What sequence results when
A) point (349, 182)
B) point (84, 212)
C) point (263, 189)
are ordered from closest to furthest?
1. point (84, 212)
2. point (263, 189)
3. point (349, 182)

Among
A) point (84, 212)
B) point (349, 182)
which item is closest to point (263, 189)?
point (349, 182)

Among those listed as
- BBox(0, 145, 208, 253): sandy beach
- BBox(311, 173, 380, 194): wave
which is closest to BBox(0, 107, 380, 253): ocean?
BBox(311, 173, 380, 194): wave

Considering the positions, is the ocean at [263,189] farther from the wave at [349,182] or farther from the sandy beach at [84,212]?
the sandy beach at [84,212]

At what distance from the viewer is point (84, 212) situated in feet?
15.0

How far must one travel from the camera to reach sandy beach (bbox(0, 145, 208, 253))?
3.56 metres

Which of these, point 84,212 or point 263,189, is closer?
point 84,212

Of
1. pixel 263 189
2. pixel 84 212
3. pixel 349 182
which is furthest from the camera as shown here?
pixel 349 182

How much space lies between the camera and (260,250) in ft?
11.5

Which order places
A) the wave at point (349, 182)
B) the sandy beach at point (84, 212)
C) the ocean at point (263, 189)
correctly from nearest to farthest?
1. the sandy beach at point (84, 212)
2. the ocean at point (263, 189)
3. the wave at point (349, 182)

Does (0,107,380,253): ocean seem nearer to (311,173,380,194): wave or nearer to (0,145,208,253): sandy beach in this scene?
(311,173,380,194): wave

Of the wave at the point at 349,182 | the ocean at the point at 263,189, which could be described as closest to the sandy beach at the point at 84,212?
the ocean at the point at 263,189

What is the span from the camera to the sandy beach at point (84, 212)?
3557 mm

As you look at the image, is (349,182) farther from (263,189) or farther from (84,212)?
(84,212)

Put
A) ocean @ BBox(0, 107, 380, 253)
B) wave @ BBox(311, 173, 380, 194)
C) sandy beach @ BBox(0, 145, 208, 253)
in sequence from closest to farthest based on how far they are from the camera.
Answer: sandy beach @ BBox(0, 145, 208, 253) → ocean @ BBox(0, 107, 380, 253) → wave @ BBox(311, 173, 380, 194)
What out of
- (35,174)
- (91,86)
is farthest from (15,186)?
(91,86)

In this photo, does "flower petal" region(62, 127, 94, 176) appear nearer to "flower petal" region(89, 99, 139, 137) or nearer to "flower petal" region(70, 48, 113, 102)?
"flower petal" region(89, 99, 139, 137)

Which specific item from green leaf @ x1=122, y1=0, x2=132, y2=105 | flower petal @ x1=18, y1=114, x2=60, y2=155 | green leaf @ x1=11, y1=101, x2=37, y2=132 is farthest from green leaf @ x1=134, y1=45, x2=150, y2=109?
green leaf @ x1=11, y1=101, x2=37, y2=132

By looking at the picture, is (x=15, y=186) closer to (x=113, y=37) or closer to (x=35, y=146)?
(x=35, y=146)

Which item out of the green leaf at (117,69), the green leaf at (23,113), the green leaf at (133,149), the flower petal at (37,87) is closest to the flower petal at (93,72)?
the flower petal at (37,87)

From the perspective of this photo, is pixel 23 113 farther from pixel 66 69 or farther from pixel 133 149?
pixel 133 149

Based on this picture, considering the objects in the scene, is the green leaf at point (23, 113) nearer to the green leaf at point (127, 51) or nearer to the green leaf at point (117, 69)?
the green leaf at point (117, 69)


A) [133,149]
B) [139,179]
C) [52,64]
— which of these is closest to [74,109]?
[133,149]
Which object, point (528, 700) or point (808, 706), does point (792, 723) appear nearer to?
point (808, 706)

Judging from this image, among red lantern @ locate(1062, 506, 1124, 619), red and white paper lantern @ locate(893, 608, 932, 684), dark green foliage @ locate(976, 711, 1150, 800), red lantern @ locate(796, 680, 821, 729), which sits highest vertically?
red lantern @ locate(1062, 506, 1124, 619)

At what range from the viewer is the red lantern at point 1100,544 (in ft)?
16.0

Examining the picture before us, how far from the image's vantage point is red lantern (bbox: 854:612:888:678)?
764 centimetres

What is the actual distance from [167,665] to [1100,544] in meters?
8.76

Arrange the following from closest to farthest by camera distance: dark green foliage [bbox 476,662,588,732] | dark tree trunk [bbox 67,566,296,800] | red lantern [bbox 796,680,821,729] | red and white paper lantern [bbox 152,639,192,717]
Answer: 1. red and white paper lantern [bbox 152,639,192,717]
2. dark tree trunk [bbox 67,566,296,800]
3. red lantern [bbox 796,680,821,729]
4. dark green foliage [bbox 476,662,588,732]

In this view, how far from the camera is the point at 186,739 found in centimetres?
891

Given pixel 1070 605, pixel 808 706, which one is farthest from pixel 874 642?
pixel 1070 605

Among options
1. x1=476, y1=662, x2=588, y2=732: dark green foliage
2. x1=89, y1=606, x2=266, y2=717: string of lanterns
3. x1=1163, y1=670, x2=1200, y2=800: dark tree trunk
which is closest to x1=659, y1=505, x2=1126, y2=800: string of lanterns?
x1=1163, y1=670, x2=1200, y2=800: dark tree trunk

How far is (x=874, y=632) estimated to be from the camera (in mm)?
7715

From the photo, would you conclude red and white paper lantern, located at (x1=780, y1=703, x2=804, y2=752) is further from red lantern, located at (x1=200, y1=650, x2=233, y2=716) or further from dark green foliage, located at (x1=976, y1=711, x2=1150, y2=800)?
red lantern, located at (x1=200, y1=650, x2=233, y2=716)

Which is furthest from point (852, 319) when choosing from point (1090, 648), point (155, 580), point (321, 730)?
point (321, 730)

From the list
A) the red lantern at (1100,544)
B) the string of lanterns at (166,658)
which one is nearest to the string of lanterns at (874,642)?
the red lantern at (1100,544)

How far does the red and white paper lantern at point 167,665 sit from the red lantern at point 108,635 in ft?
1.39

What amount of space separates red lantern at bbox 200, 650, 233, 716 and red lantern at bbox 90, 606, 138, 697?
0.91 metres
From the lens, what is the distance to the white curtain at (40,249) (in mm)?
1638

» **Written problem**: Rewrite every line of the listing above as a JSON list of strings, one string per line, leaving out blank lines.

» **Expected answer**:
[
  "What sequence results when",
  "A) point (349, 182)",
  "B) point (84, 212)",
  "C) point (263, 189)",
  "are ordered from closest to furthest?",
  "1. point (84, 212)",
  "2. point (263, 189)",
  "3. point (349, 182)",
  "Among",
  "A) point (84, 212)",
  "B) point (349, 182)",
  "which item is closest to point (263, 189)?",
  "point (349, 182)",
  "Among those listed as",
  "- BBox(0, 145, 208, 253): sandy beach",
  "- BBox(311, 173, 380, 194): wave",
  "which is closest to BBox(0, 107, 380, 253): ocean?",
  "BBox(311, 173, 380, 194): wave",
  "Considering the positions, is the ocean at [263,189] farther from the wave at [349,182] or farther from the sandy beach at [84,212]?",
  "the sandy beach at [84,212]",
  "At what distance from the viewer is point (84, 212) situated in feet?",
  "15.0",
  "How far must one travel from the camera to reach sandy beach (bbox(0, 145, 208, 253))?",
  "3.56 metres",
  "Which of these, point 84,212 or point 263,189, is closer?",
  "point 84,212",
  "Of",
  "1. pixel 263 189",
  "2. pixel 84 212",
  "3. pixel 349 182",
  "which is furthest from the camera as shown here?",
  "pixel 349 182",
  "How much space lies between the camera and (260,250) in ft?",
  "11.5",
  "Which order places",
  "A) the wave at point (349, 182)",
  "B) the sandy beach at point (84, 212)",
  "C) the ocean at point (263, 189)",
  "correctly from nearest to farthest?",
  "1. the sandy beach at point (84, 212)",
  "2. the ocean at point (263, 189)",
  "3. the wave at point (349, 182)",
  "Does (0,107,380,253): ocean seem nearer to (311,173,380,194): wave or nearer to (0,145,208,253): sandy beach in this scene?",
  "(311,173,380,194): wave",
  "Of the wave at the point at 349,182 | the ocean at the point at 263,189, which could be described as closest to the sandy beach at the point at 84,212?",
  "the ocean at the point at 263,189",
  "What is the span from the camera to the sandy beach at point (84, 212)?",
  "3557 mm",
  "As you look at the image, is (349,182) farther from (263,189) or farther from (84,212)?",
  "(84,212)",
  "Put",
  "A) ocean @ BBox(0, 107, 380, 253)",
  "B) wave @ BBox(311, 173, 380, 194)",
  "C) sandy beach @ BBox(0, 145, 208, 253)",
  "in sequence from closest to farthest based on how far they are from the camera.",
  "Answer: sandy beach @ BBox(0, 145, 208, 253) → ocean @ BBox(0, 107, 380, 253) → wave @ BBox(311, 173, 380, 194)",
  "What out of",
  "- (35,174)",
  "- (91,86)",
  "is farthest from (15,186)?",
  "(91,86)",
  "In this photo, does \"flower petal\" region(62, 127, 94, 176) appear nearer to \"flower petal\" region(89, 99, 139, 137) or nearer to \"flower petal\" region(70, 48, 113, 102)?",
  "\"flower petal\" region(89, 99, 139, 137)",
  "Which specific item from green leaf @ x1=122, y1=0, x2=132, y2=105 | flower petal @ x1=18, y1=114, x2=60, y2=155 | green leaf @ x1=11, y1=101, x2=37, y2=132 is farthest from green leaf @ x1=134, y1=45, x2=150, y2=109?",
  "green leaf @ x1=11, y1=101, x2=37, y2=132",
  "By looking at the picture, is (x=15, y=186) closer to (x=113, y=37) or closer to (x=35, y=146)?",
  "(x=35, y=146)",
  "Which item out of the green leaf at (117,69), the green leaf at (23,113), the green leaf at (133,149), the flower petal at (37,87) is closest to the flower petal at (93,72)?",
  "the flower petal at (37,87)",
  "From the perspective of this photo, is pixel 23 113 farther from pixel 66 69 or farther from pixel 133 149?",
  "pixel 133 149",
  "Based on this picture, considering the objects in the scene, is the green leaf at point (23, 113) nearer to the green leaf at point (127, 51) or nearer to the green leaf at point (117, 69)?",
  "the green leaf at point (117, 69)",
  "A) [133,149]",
  "B) [139,179]",
  "C) [52,64]",
  "— which of these is closest to [74,109]?",
  "[133,149]",
  "Which object, point (528, 700) or point (808, 706), does point (792, 723) appear nearer to?",
  "point (808, 706)",
  "Judging from this image, among red lantern @ locate(1062, 506, 1124, 619), red and white paper lantern @ locate(893, 608, 932, 684), dark green foliage @ locate(976, 711, 1150, 800), red lantern @ locate(796, 680, 821, 729), which sits highest vertically?",
  "red lantern @ locate(1062, 506, 1124, 619)",
  "At what range from the viewer is the red lantern at point 1100,544 (in ft)?",
  "16.0",
  "Examining the picture before us, how far from the image's vantage point is red lantern (bbox: 854:612:888:678)?",
  "764 centimetres",
  "What is the actual distance from [167,665] to [1100,544] in meters?",
  "8.76",
  "Arrange the following from closest to farthest by camera distance: dark green foliage [bbox 476,662,588,732] | dark tree trunk [bbox 67,566,296,800] | red lantern [bbox 796,680,821,729] | red and white paper lantern [bbox 152,639,192,717]",
  "Answer: 1. red and white paper lantern [bbox 152,639,192,717]",
  "2. dark tree trunk [bbox 67,566,296,800]",
  "3. red lantern [bbox 796,680,821,729]",
  "4. dark green foliage [bbox 476,662,588,732]",
  "In this view, how far from the camera is the point at 186,739 found in centimetres?",
  "891",
  "Given pixel 1070 605, pixel 808 706, which one is farthest from pixel 874 642?",
  "pixel 1070 605",
  "Among options",
  "1. x1=476, y1=662, x2=588, y2=732: dark green foliage",
  "2. x1=89, y1=606, x2=266, y2=717: string of lanterns",
  "3. x1=1163, y1=670, x2=1200, y2=800: dark tree trunk",
  "which is closest to x1=659, y1=505, x2=1126, y2=800: string of lanterns?",
  "x1=1163, y1=670, x2=1200, y2=800: dark tree trunk",
  "How far is (x=874, y=632) estimated to be from the camera (in mm)?",
  "7715",
  "From the photo, would you conclude red and white paper lantern, located at (x1=780, y1=703, x2=804, y2=752) is further from red lantern, located at (x1=200, y1=650, x2=233, y2=716) or further from dark green foliage, located at (x1=976, y1=711, x2=1150, y2=800)?",
  "red lantern, located at (x1=200, y1=650, x2=233, y2=716)",
  "Which is furthest from point (852, 319) when choosing from point (1090, 648), point (155, 580), point (321, 730)?",
  "point (321, 730)",
  "From the list",
  "A) the red lantern at (1100,544)",
  "B) the string of lanterns at (166,658)",
  "which one is nearest to the string of lanterns at (874,642)?",
  "the red lantern at (1100,544)",
  "How far does the red and white paper lantern at point 167,665 sit from the red lantern at point 108,635 in ft?",
  "1.39",
  "What amount of space separates red lantern at bbox 200, 650, 233, 716 and red lantern at bbox 90, 606, 138, 697?",
  "0.91 metres",
  "From the lens, what is the distance to the white curtain at (40,249) (in mm)?",
  "1638"
]